Cheng-Yuan Ho, He-Bi Yang, Jui-Chiu Chiang, Yu-Lun Liu, Wen-Hsiao Peng

2025-12-11

TED-4DGS: Temporally Activated and Embedding-based Deformation for 4DGS Compression

Summary

This paper introduces a new method, called TED-4DGS, for efficiently representing and compressing videos as 3D scenes. It builds upon recent advances in representing static 3D scenes with 'Gaussian Splatting' and extends it to handle changes over time.

What's the problem?

Existing methods for representing dynamic 3D scenes either use too many details that quickly disappear, making them inefficient, or they deform the 3D scene in ways that aren't naturally tied to how time progresses. Essentially, they struggle to find a good balance between accurately showing movement and keeping the file size manageable.

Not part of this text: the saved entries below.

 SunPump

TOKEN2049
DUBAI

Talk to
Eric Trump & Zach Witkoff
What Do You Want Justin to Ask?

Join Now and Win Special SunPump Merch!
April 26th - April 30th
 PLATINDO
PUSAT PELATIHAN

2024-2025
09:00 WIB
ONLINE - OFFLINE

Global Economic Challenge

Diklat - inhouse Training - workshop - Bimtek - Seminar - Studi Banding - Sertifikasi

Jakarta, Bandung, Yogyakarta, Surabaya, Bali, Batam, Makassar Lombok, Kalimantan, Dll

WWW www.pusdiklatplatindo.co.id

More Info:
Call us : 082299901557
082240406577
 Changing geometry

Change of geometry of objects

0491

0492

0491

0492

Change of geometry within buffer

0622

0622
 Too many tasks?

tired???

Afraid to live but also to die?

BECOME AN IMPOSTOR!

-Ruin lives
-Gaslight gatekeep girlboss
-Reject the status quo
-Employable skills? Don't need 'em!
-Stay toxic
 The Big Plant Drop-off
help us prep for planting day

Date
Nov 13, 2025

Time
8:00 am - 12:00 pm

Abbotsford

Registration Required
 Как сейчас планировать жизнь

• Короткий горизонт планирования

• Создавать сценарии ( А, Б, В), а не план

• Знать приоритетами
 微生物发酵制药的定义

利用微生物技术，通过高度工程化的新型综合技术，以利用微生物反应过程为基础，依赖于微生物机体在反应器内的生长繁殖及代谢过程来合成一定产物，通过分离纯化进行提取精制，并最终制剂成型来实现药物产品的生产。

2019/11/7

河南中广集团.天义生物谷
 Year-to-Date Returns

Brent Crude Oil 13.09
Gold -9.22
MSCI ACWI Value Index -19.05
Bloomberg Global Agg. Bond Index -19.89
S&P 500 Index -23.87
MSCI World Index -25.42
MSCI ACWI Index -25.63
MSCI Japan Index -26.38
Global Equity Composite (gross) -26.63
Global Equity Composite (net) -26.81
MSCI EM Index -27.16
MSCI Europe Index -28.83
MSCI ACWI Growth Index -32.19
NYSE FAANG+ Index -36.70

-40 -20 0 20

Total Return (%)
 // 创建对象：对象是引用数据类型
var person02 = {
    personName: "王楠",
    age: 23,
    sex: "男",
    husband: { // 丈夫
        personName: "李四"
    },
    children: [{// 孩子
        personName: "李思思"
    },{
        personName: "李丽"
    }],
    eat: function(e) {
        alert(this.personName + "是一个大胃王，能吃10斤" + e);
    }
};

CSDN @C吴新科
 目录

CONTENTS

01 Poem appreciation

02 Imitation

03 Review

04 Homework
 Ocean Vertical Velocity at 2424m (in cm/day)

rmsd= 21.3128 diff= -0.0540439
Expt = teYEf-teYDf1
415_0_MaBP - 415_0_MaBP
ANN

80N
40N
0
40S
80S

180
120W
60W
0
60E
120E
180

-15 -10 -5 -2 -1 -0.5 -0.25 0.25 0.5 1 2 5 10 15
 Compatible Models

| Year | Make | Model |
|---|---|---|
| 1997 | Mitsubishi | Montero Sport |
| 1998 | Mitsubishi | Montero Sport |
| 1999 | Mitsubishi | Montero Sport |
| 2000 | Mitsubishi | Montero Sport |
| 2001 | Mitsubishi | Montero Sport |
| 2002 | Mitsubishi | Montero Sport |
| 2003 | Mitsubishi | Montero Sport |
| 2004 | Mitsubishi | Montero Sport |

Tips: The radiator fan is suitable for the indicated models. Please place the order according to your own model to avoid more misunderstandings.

Compressing these dynamic 3D scenes effectively, meaning getting a good visual quality with a small file size, hasn't been fully explored.

What's the solution?

TED-4DGS solves this by using a system of 'anchors' – think of them as key points in the 3D scene. Each anchor has settings that control when it appears and disappears in the video. It also uses a 'deformation bank' which is a collection of ways to subtly change the shape of each anchor over time, and each anchor picks the deformation that works best for it. To make the file size even smaller, the method uses a smart way to predict the properties of these anchors and how they relate to each other, using something called an 'implicit neural representation' and 'autoregressive modeling'.

Why it matters?

This work is important because it's one of the first to focus on compressing dynamic 3D scenes in a way that balances visual quality and file size. This could lead to more efficient ways to store and share complex 3D videos, potentially impacting fields like virtual reality, augmented reality, and even filmmaking.

Abstract

Building on the success of 3D Gaussian Splatting (3DGS) in static 3D scene representation, its extension to dynamic scenes, commonly referred to as 4DGS or dynamic 3DGS, has attracted increasing attention. However, designing more compact and efficient deformation schemes together with rate-distortion-optimized compression strategies for dynamic 3DGS representations remains an underexplored area. Prior methods either rely on space-time 4DGS with overspecified, short-lived Gaussian primitives or on canonical 3DGS with deformation that lacks explicit temporal control. To address this, we present TED-4DGS, a temporally activated and embedding-based deformation scheme for rate-distortion-optimized 4DGS compression that unifies the strengths of both families. TED-4DGS is built on a sparse anchor-based 3DGS representation. Each canonical anchor is assigned learnable temporal-activation parameters to specify its appearance and disappearance transitions over time, while a lightweight per-anchor temporal embedding queries a shared deformation bank to produce anchor-specific deformation. For rate-distortion compression, we incorporate an implicit neural representation (INR)-based hyperprior to model anchor attribute distributions, along with a channel-wise autoregressive model to capture intra-anchor correlations. With these novel elements, our scheme achieves state-of-the-art rate-distortion performance on several real-world datasets. To the best of our knowledge, this work represents one of the first attempts to pursue a rate-distortion-optimized compression framework for dynamic 3DGS representations.